Un p’tit diable de ténébrion !

Il y a des insectes dont vous entendez parler souvent, cherchez, et ne trouvez simplement pas ?

Puis, à un moment totalement inattendu, eurêka, vous tombez dessus ?

C’est le cas, pour moi, du mignon ténébrion cornu (Bolitotherus cornutus).

J’ai entendu des collègues entomologistes mentionner à quel point il était facile de trouver ces coléoptères en examinant la surface ou l’intérieur de certaines espèces de champignons. Je m’étais mise à porter attention à divers champignons sans jamais ne rencontrer le fameux insecte.

C’est par chance, lors d’une randonnée dans les sentiers du secteur des Trois Fourches à la mi-juin 2022, que je tombai enfin sur mes premiers spécimens. Et, par premiers, je veux dire la première douzaine d’un seul coup !

J’avais commencé à prendre de jolis champignons en photo (des ganodermes, du genre Ganoderma – merci à Fabien Girard et iNaturalist pour l’aide à l’identification), pour me rendre compte qu’ils étaient truffés de petits coléoptères noirs. Beaucoup étaient affairés à copuler.

Il s’agissait enfin de mes premiers ténébrions cornus ! Dire que je ne regardais initialement que les champignons, sans voir les insectes associés !

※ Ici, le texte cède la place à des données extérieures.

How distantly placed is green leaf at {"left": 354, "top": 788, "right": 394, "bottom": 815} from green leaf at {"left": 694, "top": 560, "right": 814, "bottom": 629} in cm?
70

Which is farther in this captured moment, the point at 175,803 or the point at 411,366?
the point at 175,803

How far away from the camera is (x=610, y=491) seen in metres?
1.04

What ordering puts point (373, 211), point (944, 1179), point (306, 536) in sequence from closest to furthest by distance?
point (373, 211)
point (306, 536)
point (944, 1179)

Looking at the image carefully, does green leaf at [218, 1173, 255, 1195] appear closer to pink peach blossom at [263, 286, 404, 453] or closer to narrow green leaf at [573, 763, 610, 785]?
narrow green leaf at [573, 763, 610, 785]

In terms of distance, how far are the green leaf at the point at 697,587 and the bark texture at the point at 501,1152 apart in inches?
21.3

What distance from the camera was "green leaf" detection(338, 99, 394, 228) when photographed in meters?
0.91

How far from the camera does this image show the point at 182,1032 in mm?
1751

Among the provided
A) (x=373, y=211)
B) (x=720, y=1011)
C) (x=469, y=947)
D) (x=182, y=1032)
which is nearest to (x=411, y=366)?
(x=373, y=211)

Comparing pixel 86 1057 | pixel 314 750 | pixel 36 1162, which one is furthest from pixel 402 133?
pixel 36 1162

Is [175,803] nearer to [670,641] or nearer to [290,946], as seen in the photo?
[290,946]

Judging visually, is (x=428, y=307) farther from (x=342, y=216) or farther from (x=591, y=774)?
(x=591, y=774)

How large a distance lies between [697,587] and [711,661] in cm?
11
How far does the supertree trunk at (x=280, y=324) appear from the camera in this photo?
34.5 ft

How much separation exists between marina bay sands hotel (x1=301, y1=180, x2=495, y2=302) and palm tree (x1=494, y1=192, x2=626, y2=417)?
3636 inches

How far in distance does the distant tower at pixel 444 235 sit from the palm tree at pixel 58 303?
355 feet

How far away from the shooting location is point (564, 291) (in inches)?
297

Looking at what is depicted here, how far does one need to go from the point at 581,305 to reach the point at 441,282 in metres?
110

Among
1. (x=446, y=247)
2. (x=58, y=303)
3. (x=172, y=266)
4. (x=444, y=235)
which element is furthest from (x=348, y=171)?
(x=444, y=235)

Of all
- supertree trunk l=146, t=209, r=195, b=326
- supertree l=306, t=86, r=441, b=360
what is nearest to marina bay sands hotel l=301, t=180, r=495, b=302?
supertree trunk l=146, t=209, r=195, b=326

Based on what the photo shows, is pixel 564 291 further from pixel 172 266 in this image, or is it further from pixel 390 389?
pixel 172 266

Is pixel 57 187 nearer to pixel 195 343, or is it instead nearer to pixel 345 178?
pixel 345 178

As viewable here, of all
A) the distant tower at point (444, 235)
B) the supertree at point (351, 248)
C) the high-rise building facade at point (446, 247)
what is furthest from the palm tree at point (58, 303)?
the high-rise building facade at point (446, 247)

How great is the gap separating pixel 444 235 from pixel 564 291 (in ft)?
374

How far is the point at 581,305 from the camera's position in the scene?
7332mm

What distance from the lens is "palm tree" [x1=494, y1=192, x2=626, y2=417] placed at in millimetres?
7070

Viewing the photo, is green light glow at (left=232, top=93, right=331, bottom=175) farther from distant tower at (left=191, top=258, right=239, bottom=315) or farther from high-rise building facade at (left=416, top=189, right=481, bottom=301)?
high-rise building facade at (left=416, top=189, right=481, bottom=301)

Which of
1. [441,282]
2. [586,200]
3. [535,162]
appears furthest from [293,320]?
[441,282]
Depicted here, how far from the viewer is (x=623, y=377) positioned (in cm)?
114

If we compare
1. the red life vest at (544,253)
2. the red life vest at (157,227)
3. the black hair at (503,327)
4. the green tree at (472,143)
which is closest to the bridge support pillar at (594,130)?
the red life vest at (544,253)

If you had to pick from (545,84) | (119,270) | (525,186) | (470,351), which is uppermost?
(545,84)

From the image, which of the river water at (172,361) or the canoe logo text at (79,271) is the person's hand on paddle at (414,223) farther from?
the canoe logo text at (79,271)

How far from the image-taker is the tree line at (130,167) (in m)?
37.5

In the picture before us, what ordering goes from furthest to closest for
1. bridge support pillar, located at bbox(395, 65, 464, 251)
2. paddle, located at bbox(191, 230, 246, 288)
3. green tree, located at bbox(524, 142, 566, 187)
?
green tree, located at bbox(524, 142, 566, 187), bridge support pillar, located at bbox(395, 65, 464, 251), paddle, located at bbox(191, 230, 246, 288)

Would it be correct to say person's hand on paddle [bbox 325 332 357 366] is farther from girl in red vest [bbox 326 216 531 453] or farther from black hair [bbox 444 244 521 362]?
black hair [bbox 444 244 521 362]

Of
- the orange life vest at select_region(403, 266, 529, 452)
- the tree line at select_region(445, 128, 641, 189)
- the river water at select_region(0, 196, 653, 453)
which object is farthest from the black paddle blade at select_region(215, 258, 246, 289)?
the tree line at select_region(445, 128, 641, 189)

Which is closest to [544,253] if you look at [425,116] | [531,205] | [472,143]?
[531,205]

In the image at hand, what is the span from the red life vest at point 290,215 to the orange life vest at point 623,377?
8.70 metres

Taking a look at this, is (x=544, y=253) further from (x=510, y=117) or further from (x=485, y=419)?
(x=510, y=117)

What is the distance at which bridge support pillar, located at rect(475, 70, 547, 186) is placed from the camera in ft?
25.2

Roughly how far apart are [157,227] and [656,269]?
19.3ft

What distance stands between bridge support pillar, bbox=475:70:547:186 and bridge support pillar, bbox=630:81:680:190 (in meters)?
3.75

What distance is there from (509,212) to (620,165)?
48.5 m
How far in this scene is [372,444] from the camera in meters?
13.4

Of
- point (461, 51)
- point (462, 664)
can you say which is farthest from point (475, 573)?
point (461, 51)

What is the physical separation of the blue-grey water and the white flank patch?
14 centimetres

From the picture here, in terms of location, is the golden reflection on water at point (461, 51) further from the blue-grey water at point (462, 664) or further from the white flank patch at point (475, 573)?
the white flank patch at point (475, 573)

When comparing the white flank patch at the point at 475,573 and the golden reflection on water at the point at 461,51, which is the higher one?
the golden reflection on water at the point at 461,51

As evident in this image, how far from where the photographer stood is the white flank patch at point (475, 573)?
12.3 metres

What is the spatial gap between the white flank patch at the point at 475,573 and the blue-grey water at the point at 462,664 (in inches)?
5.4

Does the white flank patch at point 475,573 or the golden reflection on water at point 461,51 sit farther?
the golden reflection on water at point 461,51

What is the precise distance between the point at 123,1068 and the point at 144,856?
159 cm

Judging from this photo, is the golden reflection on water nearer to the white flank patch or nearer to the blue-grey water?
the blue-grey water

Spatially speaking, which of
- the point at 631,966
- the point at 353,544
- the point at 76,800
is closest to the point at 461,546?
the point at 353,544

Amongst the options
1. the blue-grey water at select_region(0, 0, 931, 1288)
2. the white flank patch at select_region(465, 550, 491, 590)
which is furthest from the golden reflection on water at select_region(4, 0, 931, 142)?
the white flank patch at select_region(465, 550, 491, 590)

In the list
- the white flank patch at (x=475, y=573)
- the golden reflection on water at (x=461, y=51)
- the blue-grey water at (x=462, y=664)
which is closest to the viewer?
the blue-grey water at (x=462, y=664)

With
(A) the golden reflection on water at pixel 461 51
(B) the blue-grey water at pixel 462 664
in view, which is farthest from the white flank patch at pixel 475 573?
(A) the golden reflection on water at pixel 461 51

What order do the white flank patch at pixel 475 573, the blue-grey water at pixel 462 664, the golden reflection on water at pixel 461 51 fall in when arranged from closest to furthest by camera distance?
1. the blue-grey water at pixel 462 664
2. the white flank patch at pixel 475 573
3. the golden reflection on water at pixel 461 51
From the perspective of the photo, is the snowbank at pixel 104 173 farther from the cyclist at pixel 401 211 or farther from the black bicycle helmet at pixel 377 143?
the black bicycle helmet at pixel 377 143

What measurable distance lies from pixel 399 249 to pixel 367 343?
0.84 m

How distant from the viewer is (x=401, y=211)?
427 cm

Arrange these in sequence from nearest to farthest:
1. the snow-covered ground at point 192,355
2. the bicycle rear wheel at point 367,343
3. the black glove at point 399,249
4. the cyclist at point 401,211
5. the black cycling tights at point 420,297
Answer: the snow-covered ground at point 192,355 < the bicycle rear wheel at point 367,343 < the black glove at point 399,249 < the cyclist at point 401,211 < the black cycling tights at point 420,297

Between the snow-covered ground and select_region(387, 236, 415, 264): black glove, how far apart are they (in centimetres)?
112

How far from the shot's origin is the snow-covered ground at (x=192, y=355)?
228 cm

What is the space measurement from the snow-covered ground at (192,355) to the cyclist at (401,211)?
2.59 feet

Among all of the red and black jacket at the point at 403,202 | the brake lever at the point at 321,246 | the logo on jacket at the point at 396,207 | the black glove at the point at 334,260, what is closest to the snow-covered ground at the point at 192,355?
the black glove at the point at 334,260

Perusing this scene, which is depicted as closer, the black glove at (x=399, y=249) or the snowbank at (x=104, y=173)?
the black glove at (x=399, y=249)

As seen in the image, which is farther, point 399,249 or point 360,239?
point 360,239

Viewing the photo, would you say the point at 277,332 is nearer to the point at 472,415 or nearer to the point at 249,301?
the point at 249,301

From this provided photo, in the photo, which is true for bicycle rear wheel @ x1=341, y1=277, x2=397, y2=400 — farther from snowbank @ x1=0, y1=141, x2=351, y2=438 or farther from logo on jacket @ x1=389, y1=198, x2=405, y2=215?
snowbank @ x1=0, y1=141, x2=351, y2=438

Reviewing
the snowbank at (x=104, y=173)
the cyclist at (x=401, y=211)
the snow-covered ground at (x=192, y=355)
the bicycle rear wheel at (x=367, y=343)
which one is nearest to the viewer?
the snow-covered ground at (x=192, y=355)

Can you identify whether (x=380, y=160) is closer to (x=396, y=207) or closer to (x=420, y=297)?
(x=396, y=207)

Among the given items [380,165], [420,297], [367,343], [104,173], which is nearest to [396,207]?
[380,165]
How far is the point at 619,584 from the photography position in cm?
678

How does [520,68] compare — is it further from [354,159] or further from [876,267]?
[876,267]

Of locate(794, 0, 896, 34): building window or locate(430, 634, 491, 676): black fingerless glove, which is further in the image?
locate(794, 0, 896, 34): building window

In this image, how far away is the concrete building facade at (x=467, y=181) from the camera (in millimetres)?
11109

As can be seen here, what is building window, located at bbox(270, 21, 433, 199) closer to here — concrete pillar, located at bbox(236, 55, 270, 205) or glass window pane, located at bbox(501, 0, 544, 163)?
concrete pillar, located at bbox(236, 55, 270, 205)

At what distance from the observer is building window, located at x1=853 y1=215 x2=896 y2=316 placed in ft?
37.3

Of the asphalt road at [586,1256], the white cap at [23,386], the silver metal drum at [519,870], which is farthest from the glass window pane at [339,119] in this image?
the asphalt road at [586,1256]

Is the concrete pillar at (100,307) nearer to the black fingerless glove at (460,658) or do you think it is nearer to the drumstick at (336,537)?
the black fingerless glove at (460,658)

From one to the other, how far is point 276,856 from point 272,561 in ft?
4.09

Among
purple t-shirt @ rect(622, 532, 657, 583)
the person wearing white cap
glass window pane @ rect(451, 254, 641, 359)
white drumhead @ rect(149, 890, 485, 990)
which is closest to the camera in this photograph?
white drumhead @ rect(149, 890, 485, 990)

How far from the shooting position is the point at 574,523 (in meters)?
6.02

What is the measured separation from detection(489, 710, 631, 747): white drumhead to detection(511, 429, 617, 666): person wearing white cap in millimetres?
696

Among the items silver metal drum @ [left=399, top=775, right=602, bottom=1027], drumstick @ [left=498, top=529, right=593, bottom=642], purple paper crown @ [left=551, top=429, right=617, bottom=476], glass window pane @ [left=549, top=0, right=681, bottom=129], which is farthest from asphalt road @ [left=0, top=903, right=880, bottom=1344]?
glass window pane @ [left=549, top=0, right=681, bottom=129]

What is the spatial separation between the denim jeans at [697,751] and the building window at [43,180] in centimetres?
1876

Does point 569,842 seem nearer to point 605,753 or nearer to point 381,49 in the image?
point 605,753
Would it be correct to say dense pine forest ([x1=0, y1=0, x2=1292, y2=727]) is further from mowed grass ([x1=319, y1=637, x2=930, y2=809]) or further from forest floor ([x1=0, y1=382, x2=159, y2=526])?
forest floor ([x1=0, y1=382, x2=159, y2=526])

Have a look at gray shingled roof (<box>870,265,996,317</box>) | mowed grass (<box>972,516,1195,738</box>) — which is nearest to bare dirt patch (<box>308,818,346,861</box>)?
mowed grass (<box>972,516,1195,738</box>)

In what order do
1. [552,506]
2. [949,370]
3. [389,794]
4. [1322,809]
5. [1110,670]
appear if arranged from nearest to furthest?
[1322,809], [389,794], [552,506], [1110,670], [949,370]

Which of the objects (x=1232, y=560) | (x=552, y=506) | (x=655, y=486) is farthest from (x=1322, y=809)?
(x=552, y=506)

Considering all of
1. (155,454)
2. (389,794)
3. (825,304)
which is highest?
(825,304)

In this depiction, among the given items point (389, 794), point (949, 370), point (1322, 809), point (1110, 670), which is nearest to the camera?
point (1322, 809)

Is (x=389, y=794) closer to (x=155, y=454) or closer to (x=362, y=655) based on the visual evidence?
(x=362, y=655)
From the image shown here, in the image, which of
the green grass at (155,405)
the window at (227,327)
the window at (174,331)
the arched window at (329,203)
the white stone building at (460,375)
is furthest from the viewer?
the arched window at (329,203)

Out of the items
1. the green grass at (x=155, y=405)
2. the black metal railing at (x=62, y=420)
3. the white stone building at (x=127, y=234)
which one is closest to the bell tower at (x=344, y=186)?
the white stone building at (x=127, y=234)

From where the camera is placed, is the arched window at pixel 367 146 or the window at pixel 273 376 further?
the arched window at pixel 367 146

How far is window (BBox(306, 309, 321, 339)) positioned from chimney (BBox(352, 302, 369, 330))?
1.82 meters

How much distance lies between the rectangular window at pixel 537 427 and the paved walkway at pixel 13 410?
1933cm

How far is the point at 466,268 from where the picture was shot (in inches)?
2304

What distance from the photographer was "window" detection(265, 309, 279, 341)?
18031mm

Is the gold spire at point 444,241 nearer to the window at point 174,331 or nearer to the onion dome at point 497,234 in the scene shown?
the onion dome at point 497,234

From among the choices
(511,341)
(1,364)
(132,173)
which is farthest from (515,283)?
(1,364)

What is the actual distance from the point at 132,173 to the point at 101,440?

Comme le laisse présager leur abondance sur les ganodermes photographiés, ces arthropodes se nourrissent de certaines espèces de champignons dits polypores qui poussent sur des troncs en décomposition, ainsi que de pleurotes (espèce Pleurotus ostreatus). C’est le cas autant des larves que des adultes. D’ailleurs, sur certaines images photo ou vidéo que j’ai prises, je croyais initialement qu’on y voyait une femelle se délectant du champignon, alors qu’un mâle l’accouplait. Or, il s’avère que le mâle fait face à l’arrière-train de la femelle, qui est plutôt affairée à pondre dans le champignon. Le mâle supervise ainsi la ponte pour ne pas se faire déloger par un autre mâle.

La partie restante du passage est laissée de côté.